## begin EXTRACT
The 787 will have the speed and range of a 777,
but will burn 20% less fuel than similar size aircraft. Overall,
however, Boeing estimates that operating costs for the 787 will be up
to 10% lower as a result of composites. “There is a misconception that
composites are new and carry a risk,” said Haas. “That is nonsense. We
have over 20 years experience with composite materials with both the
777 on the vertical and horizontal stabilizers and the tail section of
[nextgeneration] 737s.”

Measured by weight, approximately 50% of
the 787’s exterior structure will be manufactured from composite
material such as carbon reinforced plastic which is both more resilient
and 15 to 20% lighter than aluminum. (In a boast worthy of a GM Saturn
commercial, the 787’s composite skin offers greater protection against
‘ramp rash’ – the unnerving habit of distracted ramp workers driving
vehicles into engines or the belly of an airplane. Major airlines in
the US and Europe estimate that at least one aircraft a day is
temporarily grounded as a result of careless driving).

Composites
also do not corrode or fatigue the way aluminum does, meaning longer
intervals between ‘C’ and ‘D’ maintenance inspections. Boeing estimates
that the 787 will be in the third year of its life cycle before its
first C check (double a 767) and 12 years before a D check. Over that
12-year period, an operator should be able to schedule 113 more flights
than would be the case with traditional aluminum aircraft.
## end EXTRACT
#### [PROBLEMS TO SOLVE]
1. In the passage on the 787, how much lighter than aluminum is carbon reinforced plastic?
2. Sum up the passage on the 787 in two sentences.
The items that follow come from a different source than the passage on the 787.
## begin RAW DATA
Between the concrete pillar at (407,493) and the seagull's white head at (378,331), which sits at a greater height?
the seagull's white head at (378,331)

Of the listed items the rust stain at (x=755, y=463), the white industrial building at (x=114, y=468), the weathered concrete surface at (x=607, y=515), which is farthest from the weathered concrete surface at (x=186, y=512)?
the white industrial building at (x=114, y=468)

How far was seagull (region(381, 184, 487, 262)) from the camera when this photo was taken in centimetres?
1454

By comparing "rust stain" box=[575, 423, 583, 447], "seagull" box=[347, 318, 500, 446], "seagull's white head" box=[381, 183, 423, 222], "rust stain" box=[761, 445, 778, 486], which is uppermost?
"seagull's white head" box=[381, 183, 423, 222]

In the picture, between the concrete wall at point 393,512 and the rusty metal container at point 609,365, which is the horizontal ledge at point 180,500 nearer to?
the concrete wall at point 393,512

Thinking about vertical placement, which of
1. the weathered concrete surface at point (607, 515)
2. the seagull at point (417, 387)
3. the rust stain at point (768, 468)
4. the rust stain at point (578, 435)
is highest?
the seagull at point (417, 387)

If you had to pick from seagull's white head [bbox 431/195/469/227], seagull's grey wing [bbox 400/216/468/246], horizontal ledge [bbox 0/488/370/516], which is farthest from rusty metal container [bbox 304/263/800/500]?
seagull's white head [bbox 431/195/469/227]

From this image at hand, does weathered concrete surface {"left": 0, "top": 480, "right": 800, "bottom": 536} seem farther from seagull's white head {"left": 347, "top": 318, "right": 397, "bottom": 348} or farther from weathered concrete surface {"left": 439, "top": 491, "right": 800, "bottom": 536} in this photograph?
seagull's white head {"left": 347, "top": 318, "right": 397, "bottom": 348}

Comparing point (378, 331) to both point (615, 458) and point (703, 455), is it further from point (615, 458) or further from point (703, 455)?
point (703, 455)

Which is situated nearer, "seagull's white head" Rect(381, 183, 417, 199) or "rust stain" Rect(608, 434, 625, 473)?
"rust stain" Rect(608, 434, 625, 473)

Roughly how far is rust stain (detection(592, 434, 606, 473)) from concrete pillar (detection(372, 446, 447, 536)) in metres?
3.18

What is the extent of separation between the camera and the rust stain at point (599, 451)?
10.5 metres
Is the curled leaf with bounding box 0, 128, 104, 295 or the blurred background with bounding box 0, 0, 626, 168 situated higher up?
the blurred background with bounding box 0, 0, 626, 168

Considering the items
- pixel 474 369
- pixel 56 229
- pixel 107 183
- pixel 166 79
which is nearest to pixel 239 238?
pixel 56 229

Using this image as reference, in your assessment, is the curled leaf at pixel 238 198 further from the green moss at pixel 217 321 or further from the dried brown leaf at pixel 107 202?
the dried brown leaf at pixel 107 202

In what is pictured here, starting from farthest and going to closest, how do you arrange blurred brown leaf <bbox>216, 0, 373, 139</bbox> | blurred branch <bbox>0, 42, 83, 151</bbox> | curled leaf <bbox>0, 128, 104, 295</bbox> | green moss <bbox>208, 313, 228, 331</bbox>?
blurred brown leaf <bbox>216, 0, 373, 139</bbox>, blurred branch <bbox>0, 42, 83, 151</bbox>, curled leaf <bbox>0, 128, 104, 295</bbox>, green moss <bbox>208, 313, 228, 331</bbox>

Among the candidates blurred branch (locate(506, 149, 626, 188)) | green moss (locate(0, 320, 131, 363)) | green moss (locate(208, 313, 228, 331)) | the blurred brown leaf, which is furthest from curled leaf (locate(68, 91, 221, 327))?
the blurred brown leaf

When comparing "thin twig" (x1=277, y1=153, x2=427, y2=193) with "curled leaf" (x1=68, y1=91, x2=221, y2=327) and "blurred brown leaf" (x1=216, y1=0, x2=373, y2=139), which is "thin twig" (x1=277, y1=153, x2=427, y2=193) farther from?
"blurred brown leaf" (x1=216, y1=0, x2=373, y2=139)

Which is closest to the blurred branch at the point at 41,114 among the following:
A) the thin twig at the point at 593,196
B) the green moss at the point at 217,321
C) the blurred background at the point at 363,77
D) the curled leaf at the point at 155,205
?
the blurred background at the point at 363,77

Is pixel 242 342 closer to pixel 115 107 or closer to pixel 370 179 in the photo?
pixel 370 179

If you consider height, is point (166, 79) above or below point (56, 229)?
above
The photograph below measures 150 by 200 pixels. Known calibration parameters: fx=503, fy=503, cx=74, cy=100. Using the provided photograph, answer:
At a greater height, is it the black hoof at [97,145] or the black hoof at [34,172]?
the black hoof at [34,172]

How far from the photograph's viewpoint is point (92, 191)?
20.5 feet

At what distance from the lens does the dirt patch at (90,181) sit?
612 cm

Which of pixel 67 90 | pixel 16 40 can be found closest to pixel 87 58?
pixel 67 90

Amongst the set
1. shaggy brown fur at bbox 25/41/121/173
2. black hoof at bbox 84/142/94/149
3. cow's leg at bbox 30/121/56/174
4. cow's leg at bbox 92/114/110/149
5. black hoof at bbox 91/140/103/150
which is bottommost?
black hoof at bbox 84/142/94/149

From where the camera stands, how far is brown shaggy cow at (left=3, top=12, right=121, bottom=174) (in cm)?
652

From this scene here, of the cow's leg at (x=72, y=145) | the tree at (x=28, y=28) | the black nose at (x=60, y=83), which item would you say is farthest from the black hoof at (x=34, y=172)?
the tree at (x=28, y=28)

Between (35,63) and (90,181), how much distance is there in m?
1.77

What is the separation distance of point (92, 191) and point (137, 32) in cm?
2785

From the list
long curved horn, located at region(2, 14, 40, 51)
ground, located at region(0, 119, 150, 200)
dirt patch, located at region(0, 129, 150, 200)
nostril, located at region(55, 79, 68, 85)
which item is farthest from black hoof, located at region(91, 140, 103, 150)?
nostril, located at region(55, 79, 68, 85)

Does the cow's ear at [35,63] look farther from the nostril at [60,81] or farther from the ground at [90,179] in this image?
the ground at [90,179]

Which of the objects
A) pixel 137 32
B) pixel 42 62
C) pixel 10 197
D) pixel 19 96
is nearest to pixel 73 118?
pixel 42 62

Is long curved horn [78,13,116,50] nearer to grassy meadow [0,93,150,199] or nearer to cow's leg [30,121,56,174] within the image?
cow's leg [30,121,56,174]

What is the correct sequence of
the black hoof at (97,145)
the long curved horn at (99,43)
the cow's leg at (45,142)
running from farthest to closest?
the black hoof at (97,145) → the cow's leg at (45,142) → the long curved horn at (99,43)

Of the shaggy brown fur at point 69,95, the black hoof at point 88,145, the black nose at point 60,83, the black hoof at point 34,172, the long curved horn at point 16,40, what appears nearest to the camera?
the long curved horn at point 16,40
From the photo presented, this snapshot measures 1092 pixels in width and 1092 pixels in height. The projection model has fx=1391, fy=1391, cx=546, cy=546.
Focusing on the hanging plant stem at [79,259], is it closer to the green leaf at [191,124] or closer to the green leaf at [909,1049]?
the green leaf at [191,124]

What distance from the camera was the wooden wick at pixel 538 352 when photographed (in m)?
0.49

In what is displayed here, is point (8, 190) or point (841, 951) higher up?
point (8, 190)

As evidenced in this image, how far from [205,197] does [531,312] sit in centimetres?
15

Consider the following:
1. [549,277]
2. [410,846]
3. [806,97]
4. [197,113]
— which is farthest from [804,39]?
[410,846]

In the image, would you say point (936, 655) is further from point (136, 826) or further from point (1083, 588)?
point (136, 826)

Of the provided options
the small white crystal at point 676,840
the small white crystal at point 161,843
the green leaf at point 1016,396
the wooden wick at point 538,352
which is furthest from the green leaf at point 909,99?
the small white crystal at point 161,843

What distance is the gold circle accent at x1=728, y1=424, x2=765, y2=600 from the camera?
## end RAW DATA
#### [EXERCISE RESULTS]
1. It is 15 to 20% lighter than aluminum.

2. The 787 will match the speed and range of a 777 while burning 20% less fuel than similar size aircraft, and Boeing estimates its operating costs will be up to 10% lower because of composites, which will make up about half of its exterior structure by weight. Composites are lighter and more resilient than aluminum and do not corrode or fatigue the same way, so the 787 can go longer between major maintenance checks and fly more flights over 12 years.